▸ Task directions
Convert the rows that open with the line containing "How far does" and close with the line containing "Comparing point 654,424" into a JSON list of strings, one string per line and no blank lines.

▸ Extracted information
···
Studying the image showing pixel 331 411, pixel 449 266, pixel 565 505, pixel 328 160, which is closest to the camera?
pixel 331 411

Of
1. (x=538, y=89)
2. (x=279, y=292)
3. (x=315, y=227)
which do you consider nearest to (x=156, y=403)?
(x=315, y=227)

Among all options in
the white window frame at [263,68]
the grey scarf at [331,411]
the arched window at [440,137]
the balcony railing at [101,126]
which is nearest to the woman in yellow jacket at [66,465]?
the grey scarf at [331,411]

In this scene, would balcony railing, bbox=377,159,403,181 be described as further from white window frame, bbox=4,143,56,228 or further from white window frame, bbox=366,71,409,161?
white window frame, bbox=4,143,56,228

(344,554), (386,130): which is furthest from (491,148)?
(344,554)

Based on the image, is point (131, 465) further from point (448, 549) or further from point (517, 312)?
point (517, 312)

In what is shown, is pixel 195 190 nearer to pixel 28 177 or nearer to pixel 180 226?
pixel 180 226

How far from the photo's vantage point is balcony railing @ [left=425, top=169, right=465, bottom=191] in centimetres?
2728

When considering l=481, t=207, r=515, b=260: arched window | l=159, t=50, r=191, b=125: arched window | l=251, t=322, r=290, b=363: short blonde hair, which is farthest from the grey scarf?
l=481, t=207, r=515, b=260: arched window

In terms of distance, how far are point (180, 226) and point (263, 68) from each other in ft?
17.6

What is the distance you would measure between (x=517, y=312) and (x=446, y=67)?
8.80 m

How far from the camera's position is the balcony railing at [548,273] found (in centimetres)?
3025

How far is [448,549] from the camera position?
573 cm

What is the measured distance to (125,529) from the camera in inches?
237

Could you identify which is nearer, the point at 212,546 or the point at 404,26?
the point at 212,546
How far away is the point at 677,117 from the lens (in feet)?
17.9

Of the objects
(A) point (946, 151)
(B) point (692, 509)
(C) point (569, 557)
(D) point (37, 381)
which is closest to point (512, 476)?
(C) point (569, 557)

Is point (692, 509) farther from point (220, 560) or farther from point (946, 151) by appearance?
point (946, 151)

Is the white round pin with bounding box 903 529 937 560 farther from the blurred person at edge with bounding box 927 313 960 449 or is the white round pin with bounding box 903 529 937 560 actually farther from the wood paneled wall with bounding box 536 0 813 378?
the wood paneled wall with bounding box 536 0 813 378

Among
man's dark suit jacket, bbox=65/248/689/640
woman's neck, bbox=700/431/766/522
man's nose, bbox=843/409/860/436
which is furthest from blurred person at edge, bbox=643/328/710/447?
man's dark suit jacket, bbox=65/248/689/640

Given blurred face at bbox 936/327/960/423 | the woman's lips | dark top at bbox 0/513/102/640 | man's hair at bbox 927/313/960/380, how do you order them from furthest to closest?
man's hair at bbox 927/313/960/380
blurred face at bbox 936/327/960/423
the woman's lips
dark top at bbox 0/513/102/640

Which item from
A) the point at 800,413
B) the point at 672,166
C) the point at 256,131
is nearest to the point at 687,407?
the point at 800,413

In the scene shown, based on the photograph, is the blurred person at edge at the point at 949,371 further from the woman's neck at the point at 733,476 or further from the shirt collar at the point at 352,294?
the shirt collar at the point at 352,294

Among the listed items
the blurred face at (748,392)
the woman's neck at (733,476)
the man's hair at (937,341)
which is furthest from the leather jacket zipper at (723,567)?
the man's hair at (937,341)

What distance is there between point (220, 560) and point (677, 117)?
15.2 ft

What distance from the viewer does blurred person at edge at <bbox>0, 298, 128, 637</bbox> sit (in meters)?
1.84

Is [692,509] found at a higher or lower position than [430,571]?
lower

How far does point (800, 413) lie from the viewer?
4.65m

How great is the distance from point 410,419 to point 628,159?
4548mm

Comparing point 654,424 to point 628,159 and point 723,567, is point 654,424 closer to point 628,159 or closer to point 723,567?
···
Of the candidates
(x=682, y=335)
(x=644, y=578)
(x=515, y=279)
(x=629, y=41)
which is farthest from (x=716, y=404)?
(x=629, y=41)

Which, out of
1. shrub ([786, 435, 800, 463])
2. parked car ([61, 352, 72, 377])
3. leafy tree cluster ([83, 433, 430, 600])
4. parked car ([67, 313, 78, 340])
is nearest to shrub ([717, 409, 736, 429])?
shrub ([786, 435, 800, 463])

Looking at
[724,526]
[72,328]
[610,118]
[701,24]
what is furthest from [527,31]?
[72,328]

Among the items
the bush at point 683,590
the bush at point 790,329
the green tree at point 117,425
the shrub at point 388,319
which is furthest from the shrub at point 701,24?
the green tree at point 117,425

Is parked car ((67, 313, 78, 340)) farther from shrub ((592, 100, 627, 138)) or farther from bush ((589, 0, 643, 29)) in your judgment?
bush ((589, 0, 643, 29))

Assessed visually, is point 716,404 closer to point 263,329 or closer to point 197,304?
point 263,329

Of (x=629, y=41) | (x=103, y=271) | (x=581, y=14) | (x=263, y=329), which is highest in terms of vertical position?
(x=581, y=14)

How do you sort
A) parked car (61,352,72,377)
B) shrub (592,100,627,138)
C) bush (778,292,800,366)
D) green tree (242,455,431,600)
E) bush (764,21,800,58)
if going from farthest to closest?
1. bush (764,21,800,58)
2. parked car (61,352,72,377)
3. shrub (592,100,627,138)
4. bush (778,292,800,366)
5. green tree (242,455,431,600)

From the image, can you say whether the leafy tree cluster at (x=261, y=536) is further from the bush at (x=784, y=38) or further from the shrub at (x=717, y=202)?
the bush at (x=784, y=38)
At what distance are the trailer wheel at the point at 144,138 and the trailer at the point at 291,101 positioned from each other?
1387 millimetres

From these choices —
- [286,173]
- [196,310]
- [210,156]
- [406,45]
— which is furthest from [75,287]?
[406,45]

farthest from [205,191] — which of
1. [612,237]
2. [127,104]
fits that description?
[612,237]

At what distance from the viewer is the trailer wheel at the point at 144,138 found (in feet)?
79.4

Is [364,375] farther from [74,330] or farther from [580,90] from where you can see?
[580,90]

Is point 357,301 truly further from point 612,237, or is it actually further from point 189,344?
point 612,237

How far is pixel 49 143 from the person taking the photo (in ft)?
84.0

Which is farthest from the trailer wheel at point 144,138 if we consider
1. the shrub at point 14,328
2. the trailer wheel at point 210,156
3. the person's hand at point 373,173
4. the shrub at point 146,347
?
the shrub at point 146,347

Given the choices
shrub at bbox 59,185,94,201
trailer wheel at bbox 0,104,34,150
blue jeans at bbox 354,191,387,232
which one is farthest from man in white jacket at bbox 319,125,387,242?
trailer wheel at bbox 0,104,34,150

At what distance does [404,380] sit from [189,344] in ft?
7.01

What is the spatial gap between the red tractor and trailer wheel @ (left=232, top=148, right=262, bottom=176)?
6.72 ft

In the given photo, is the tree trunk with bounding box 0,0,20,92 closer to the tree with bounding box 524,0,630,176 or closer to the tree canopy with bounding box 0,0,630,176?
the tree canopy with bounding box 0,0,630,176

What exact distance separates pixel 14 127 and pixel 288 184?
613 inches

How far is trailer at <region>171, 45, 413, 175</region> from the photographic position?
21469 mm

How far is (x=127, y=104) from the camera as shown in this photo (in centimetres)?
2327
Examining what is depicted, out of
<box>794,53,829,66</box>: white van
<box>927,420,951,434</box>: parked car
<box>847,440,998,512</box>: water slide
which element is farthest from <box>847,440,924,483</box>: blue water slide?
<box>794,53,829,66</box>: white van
···
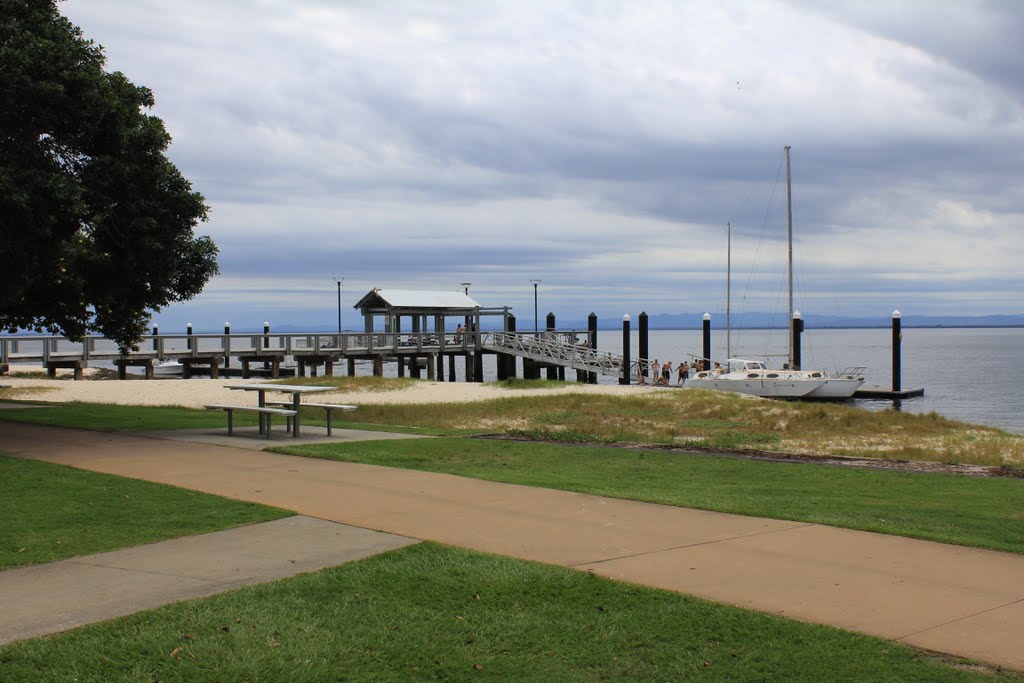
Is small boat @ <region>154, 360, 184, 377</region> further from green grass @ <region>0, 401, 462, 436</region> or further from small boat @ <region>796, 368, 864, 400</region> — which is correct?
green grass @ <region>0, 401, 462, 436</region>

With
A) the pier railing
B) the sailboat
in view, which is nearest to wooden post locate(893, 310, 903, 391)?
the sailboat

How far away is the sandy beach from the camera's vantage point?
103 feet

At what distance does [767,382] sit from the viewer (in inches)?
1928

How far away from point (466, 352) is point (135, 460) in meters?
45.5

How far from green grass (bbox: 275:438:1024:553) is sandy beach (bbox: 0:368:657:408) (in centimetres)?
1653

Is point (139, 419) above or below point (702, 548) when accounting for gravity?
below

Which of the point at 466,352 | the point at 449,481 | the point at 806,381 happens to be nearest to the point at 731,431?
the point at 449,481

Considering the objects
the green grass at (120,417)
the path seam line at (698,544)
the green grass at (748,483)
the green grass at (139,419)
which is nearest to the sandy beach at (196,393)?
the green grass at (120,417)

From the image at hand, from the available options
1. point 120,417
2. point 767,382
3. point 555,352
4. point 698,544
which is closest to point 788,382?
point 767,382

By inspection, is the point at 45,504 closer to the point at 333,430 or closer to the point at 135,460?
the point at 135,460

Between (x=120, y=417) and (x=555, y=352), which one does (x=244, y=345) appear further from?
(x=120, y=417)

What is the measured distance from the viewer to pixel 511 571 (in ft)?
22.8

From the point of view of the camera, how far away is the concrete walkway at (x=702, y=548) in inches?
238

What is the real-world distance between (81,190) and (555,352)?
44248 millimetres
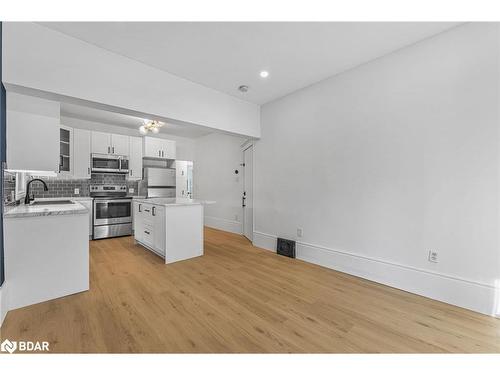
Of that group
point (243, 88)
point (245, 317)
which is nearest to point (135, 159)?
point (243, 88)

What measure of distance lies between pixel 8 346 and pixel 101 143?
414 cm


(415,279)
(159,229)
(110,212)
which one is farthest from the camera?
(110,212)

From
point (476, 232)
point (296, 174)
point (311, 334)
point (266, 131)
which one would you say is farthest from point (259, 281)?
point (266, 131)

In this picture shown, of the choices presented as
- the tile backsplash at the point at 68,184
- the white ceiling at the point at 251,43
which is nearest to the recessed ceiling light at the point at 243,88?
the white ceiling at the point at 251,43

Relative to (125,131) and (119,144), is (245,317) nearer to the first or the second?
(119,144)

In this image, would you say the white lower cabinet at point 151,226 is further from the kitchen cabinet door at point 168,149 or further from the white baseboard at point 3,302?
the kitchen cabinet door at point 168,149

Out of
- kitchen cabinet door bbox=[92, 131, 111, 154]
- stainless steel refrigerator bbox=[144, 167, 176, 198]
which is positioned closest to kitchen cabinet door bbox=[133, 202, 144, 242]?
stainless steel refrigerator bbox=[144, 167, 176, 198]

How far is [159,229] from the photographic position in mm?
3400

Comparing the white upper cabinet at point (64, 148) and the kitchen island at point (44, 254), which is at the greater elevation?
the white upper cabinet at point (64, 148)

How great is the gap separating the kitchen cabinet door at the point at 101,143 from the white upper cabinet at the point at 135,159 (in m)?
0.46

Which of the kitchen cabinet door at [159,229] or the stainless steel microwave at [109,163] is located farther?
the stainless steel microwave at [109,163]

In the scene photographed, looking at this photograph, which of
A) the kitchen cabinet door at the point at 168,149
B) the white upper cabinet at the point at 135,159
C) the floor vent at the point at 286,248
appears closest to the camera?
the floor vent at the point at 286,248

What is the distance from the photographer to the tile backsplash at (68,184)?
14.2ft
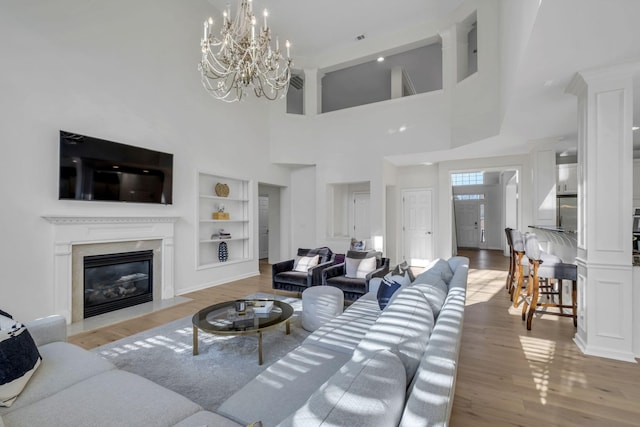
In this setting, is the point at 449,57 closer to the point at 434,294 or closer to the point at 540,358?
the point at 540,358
···
▸ The answer
[
  "How far does point (800, 413) lie from the viewer?",
  "4.65m",
  "How great is the distance from point 410,419 to point 628,159?",
  "4548mm",
  "Comparing point 654,424 to point 628,159 and point 723,567, is point 654,424 closer to point 628,159 or closer to point 723,567?"
]